Start of Extracted information
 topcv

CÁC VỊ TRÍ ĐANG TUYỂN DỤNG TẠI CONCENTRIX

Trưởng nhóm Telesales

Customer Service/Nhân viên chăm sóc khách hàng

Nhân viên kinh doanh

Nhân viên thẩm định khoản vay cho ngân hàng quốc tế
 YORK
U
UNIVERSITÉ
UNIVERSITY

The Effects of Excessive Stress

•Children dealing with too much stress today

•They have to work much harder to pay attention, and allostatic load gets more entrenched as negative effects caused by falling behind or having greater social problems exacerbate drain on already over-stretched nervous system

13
End of Extracted information
Start of Extracted information
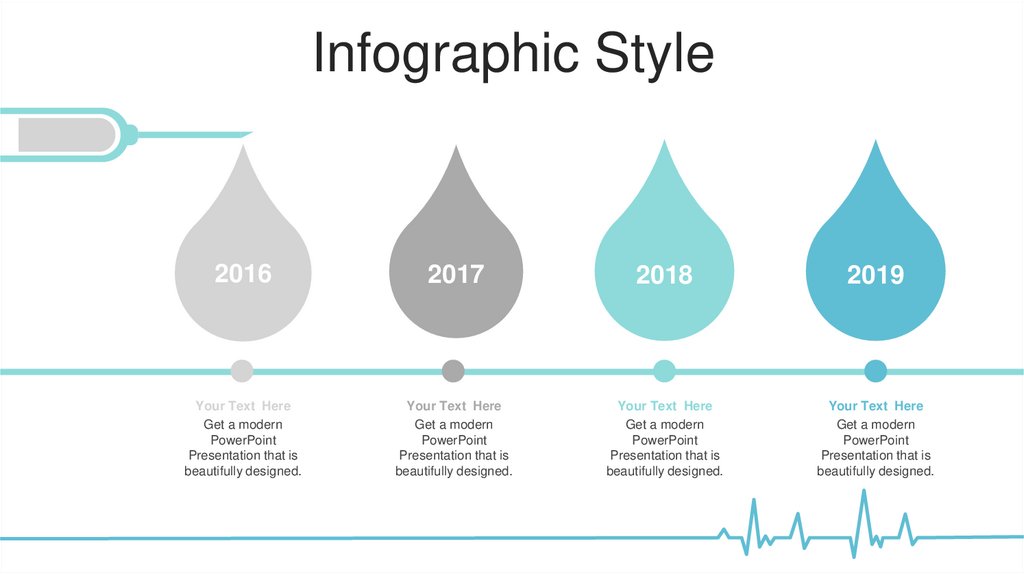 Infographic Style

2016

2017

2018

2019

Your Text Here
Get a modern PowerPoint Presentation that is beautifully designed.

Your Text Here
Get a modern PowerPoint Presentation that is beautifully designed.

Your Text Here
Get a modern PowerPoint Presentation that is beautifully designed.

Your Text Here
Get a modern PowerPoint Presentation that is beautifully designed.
End of Extracted information
» **Your assignment**:
How many of the listing's lines include "much"? State only that number.

» **Response to the exercise**:
2